Наверное, Эрики уже с неделю не было дома, когда по мастерской пополз слух: новый тракторист взял расчет и исчез в неизвестном направлении. Мужики похлопывали Вильмута по плечу, хвалили его предприимчивость и допытывались, каким это образом он устрашил соблазнителя. Растерянный Вильмут ничего не мог понять. На всякий случай выпятил грудь, подмигнул приятелям: забияка известный, отколошматил как следует, уж он-то свинства не прощает.
Вскоре сыновья начали потихоньку теребить отца, чтобы он позволил им позвать мать домой. Сердце Вильмута, человека доброго, оттаяло, все устроилось само собой, сыновья привели Эрику под руки домой, в доме опять запахло уютом. Одно лишь беспокоило Вильмута: почему Эрика не была приниженной! Черт сидел в ней, не давал ей заискивать и просить у мужа прощения.
Несмотря ни на что, дурное настроение у Вильмута рассеялось, и ревность Лео поутихла. Возможно, Эрика временно помешалась; от подобных отклонений никто не застрахован.
Чем дольше Лео думал о случившемся, тем больше жалел Эрику. Опять она оказалась обманутой, надежды ее втоптаны в грязь: напор ее чувств испугал тракториста — и он дал деру.
Ведь он-то хотел расцветить осеннюю темноту лишь небольшим красочным похождением — большего ему и не требовалось.
Еще несколько дней — и отпуск кончится. Еще несколько лет — и ему уже не придется думать об очередном отпуске, в пенсионном возрасте всяк сам себе владыка. Свобода старого человека, столь желанная для некоторых сверстников Лео, вызывала в нем позывы к смеху и неприятную дрожь. Но когда Лео ставил себя рядом с Вильмутом — все же одногодки, — он вынужден бывал признать, что друг его давно уже старик, сам же он — нет, отнюдь нет.
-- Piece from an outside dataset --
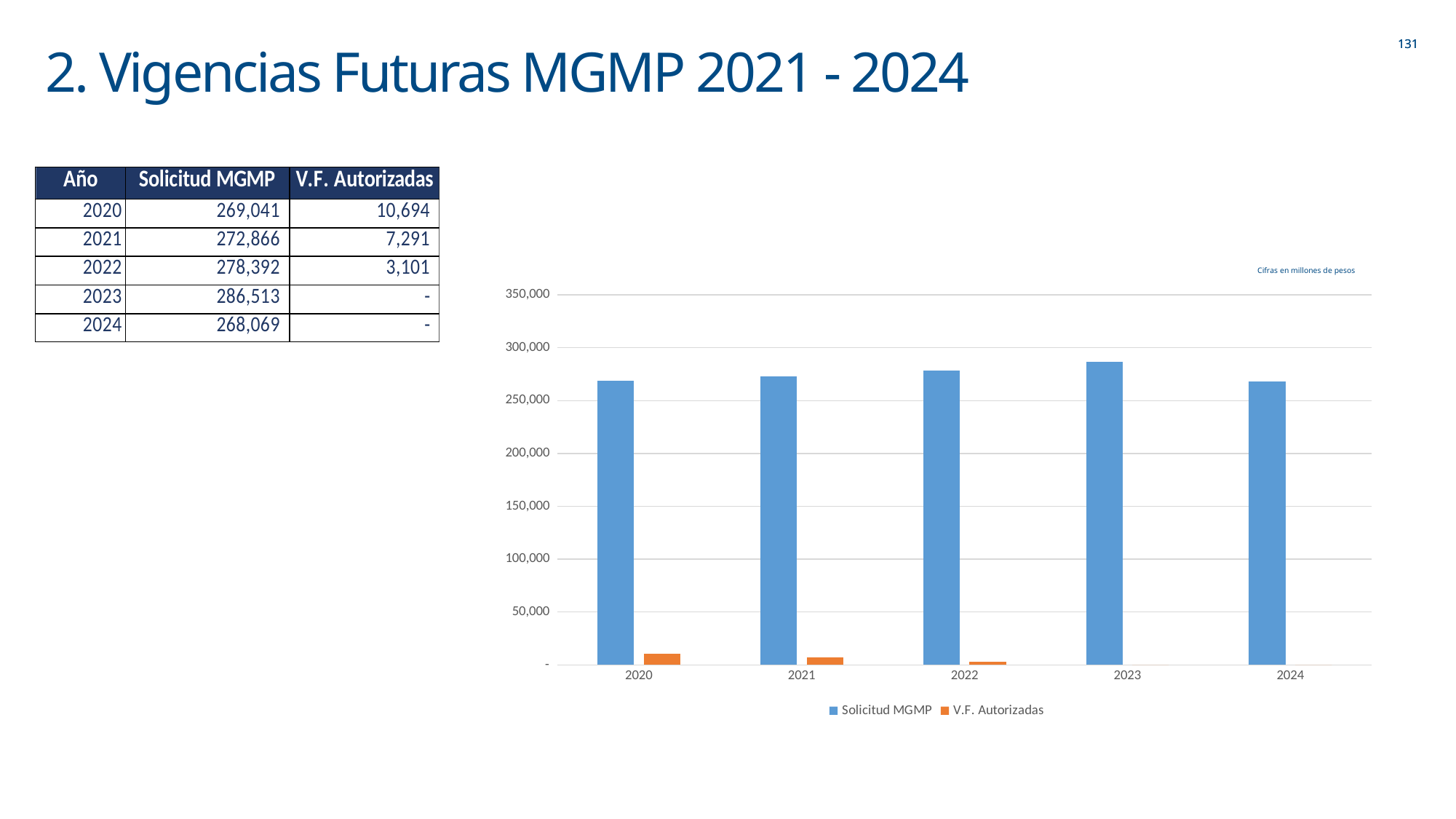
What kind of chart is shown on the slide? bar chart What is the difference between the Solicitud MGMP values for 2023 and 2024, using the values printed in the table? 18,444 What is the Solicitud MGMP value for 2023, as printed in the table on the slide? 286,513 Is the V.F. Autorizadas value for 2020 greater or less than 50,000? less Which year has the highest Solicitud MGMP bar? 2023 Which year has the highest V.F. Autorizadas bar? 2020 How many years are shown on the x axis of the chart? 5 How many series does the chart legend list? 2 Which year has the lowest Solicitud MGMP bar? 2024 Which is larger, the Solicitud MGMP bar for 2022 or for 2024? 2022 What is the V.F. Autorizadas value for 2021, as printed in the table on the slide? 7,291 Is the Solicitud MGMP value for 2023 greater or less than 250,000? greater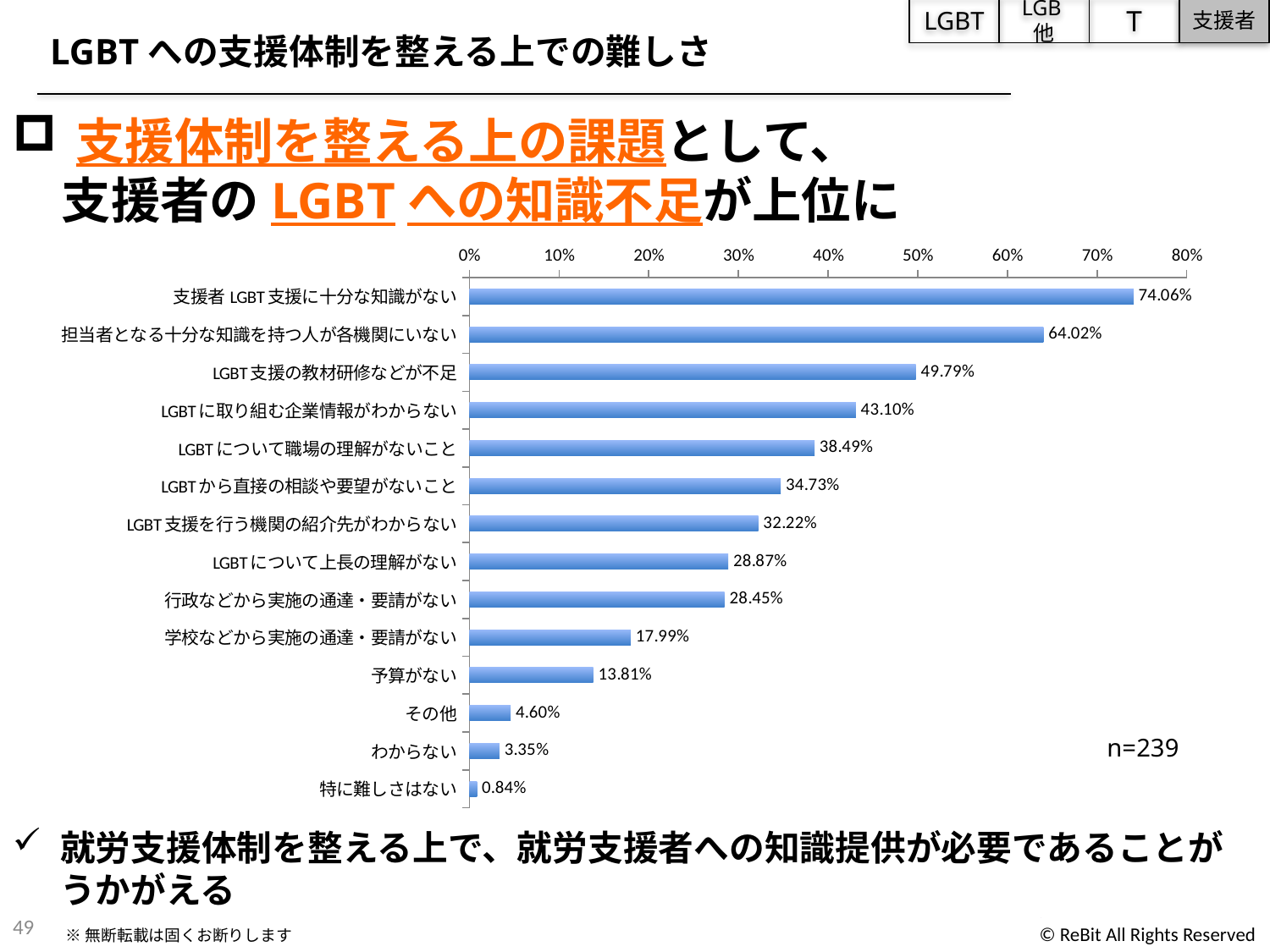
What sample size (n) is shown next to the chart? n=239 What is the value for わからない? 3.35% What is the value for 支援者 LGBT支援に十分な知識がない? 74.06% Is the value for LGBTに取り組む企業情報がわからない greater or less than 40%? greater Which category has the lowest value? 特に難しさはない Which category has the highest value? 支援者 LGBT支援に十分な知識がない What is the value for LGBT支援の教材研修などが不足? 49.79% What kind of chart is shown on the slide? bar chart Which is larger, the value for LGBTについて職場の理解がないこと or the value for LGBTから直接の相談や要望がないこと? LGBTについて職場の理解がないこと What is the difference between the values for 支援者 LGBT支援に十分な知識がない and 担当者となる十分な知識を持つ人が各機関にいない? 10.04% What is the value for 予算がない? 13.81% How many categories are shown in the chart? 14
У Вильмута живот выпирал из-под пиджака, волосы топорщились только за ушами, развеваясь по ветру, эти космы придавали ему вид добродушного, смирившегося со всем старика. У него давно уже вошло в привычку ступать мягко, — может, чтобы не сотрясать постоянно больную с похмелья голову, — и он не понимал, почему перестали изнашиваться башмаки, не догадывался, что это один из признаков старения. Лео принадлежал к иной породе. Заботился об осанке, и портной мог по-прежнему удивляться, как легко шить на него костюмы. И на волосы было бы грешно роптать, местами они, правда, поседели, но лысины на макушке и в помине не было. Морщины на лице расположились вполне подходяще, были соответственно расположены, отдельные складки, казалось, были проведены чуточку идеализирующим портретистом — для придания мужественности. Во всяком случае, по его лицу трудно было определить возраст. У большинства мужчин его лет кожа становилась дряблой, по-старушечьи обвислые щеки были покрыты сплошной мягкой сеткой морщин, под глазами — мешки, что выдавало болезни и нездоровый образ жизни.